There are downsides, but they probably do not outweigh the benefits. If the patient is part of the whole ecosystem, the data coming from the patient is unsure and not controlled, so people may doubt the value of this data.
Another concern is where the balance is between supporting the healthcare IT environment and “Big Brother”. If you connect to the patient’s room you can capture data from sensors etc., but then we are close to a “Big Brother” that is controlling everything. We will have to find the right balance there.
The informed patient is not a downside, and health professionals will have to change roles, and be guides in the patient’s healthcare.
What can healthcare learn from other industries about the potential of big data?

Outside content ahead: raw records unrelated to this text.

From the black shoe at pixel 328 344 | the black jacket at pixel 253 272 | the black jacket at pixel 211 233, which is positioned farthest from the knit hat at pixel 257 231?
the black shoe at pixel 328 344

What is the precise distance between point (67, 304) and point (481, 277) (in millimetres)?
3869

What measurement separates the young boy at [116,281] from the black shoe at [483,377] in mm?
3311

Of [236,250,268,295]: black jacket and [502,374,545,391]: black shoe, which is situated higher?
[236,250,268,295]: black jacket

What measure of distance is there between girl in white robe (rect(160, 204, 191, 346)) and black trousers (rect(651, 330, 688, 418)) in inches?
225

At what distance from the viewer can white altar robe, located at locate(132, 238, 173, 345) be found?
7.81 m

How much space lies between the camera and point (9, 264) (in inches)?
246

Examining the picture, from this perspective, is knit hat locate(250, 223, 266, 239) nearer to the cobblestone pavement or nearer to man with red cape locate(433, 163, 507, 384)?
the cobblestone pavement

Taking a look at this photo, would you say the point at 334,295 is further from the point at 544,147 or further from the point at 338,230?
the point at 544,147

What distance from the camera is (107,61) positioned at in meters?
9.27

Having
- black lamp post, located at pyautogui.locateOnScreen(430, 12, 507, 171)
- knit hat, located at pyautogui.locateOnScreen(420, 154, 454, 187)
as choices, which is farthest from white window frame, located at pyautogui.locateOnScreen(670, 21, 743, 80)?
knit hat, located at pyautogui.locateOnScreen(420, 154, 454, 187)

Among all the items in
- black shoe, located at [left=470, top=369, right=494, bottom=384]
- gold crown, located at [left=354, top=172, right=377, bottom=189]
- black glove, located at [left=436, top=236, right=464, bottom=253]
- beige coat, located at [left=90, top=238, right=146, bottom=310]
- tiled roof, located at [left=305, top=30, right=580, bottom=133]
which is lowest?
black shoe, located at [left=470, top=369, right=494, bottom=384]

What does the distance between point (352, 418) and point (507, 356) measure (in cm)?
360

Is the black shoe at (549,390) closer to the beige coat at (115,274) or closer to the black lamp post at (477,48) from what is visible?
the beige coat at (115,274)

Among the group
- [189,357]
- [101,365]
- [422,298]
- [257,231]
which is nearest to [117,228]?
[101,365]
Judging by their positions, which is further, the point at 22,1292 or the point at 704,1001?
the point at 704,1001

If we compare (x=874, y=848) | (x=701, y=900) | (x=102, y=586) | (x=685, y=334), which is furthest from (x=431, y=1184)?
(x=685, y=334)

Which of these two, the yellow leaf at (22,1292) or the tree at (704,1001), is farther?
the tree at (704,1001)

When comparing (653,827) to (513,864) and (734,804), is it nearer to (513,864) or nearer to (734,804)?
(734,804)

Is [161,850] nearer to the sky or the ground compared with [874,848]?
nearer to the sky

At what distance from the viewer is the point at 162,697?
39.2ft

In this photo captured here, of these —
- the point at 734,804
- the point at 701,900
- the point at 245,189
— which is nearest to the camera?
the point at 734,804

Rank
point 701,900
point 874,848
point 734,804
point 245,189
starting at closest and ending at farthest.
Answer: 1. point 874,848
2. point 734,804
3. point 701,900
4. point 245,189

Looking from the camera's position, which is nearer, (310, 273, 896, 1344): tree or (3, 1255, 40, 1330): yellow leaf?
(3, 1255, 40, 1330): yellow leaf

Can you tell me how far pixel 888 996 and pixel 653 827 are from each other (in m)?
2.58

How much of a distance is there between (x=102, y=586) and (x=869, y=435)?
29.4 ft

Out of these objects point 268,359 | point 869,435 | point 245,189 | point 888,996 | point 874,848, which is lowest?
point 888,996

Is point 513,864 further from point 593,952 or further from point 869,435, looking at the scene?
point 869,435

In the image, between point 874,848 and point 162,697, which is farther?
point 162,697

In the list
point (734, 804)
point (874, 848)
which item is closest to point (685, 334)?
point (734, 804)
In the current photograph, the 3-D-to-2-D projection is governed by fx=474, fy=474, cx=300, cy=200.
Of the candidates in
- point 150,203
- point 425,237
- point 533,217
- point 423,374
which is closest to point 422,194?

If I buy something on the Internet, I can see what others have bought. The motivation is commercial, but it brings additional value to the customer. We can translate that to healthcare. Imagine a doctor seeking the best treatment for his patient: the system looks at the data, and presents a list of patients with the same symptoms, the treatments that were applied to these patients and the outcomes. This could help the doctor adapt the treatment if necessary. There are limits to what you can do, but having more information is always a great advantage.
What role will Agfa play here?
At Agfa Healthcare we have a close connection with our customers. We are very aware that healthcare is going towards integrated care. For integrated care, you need EHR that combine data from multiple sources, and you need EBM, looking at and analysing the data. Solutions for integrated care encompass all these technologies from big data, big data analytics and decision support. This will be core for Agfa Healthcare, and we are well placed, because we are so close to the data.